They began recording in Taylor's home studio, sometimes working up tunes as they just played along into the recording machine. One of the first tunes was "Are You", a rollicking Acid Rock blues in the vein of the Brian Jonestown Massacre and the glory days of the Fillmore West. Also "Saint and Sinner", a Wilkerson composition that Taylor reworked using the "Tobacco Road"- beat. "Dancing with the Dead", one of Jordan's songs about meeting El Diablo himself, took on a Cowboy music feel. As the sessions rolled on, fate took a cruel twist and Mike died suddenly one lonely night. His shocked family buried him back in Texas, his native soil, leaving Taylor to ponder the situation and grieve.



Another hurting friend of Mike's, Gary Kjorvestad, had heard the music and gave Taylor a sheaf of lyrics. Using them, Taylor composed "Till the Day That I Die", a rocker about materialism gone insane, "Fallen Angel", a Country song about a mixed up small town girl, and "Stuck in a Bottle", a jangling bar room piano tune about love gone wrong. Taylor uncovered a traditional folk song, "All Night, All Day", and gave it a reverential stillness. Using a page of Mike's unused lyrics he found in a notebook, Taylor wrote "My Enemy in Red". As a tribute to Mike, Taylor penned two songs, "Michael's Song", a dramatic rocker about Mike's death, and "Pretty", an experimental track describing their relationship.

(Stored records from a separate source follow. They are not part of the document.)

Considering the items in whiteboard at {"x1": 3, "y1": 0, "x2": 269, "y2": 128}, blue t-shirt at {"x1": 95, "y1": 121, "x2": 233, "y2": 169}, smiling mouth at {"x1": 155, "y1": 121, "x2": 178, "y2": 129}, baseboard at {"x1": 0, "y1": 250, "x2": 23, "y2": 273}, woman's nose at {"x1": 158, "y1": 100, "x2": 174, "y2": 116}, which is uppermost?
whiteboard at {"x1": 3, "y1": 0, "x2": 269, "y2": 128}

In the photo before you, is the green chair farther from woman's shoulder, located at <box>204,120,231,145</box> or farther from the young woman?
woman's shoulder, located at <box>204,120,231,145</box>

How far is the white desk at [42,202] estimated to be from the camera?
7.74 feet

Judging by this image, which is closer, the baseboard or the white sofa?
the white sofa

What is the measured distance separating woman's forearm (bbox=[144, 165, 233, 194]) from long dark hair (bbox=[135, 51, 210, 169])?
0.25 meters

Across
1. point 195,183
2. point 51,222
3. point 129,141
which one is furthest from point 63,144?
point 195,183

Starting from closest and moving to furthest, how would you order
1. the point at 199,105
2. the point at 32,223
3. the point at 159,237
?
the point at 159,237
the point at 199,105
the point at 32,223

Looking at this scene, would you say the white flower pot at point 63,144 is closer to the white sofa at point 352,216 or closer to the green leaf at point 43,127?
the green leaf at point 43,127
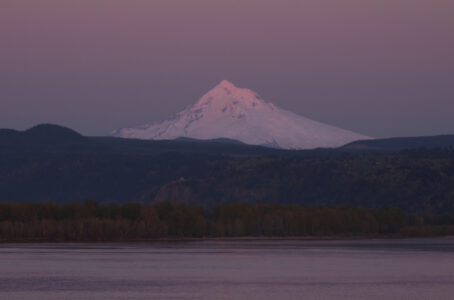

Gary brought Taylor a simple three chord blues song he'd come up with and Taylor transformed it into a multiple guitar ode to human foolishness, "Fruit of the Tree". Strangely enough, a song Mike had recorded alone based on Gary's lyrics, "Give Me Another Shot", speaking of Jesus' sorrows, fit in with the collection.



Once the name of the CD was chosen, "Hymns from the Gutter", Taylor wrote a mournful title track and the list was complete. "Hymns from the Gutter" - pain and loss, the thick and thin of life, tears and memories and ghosts.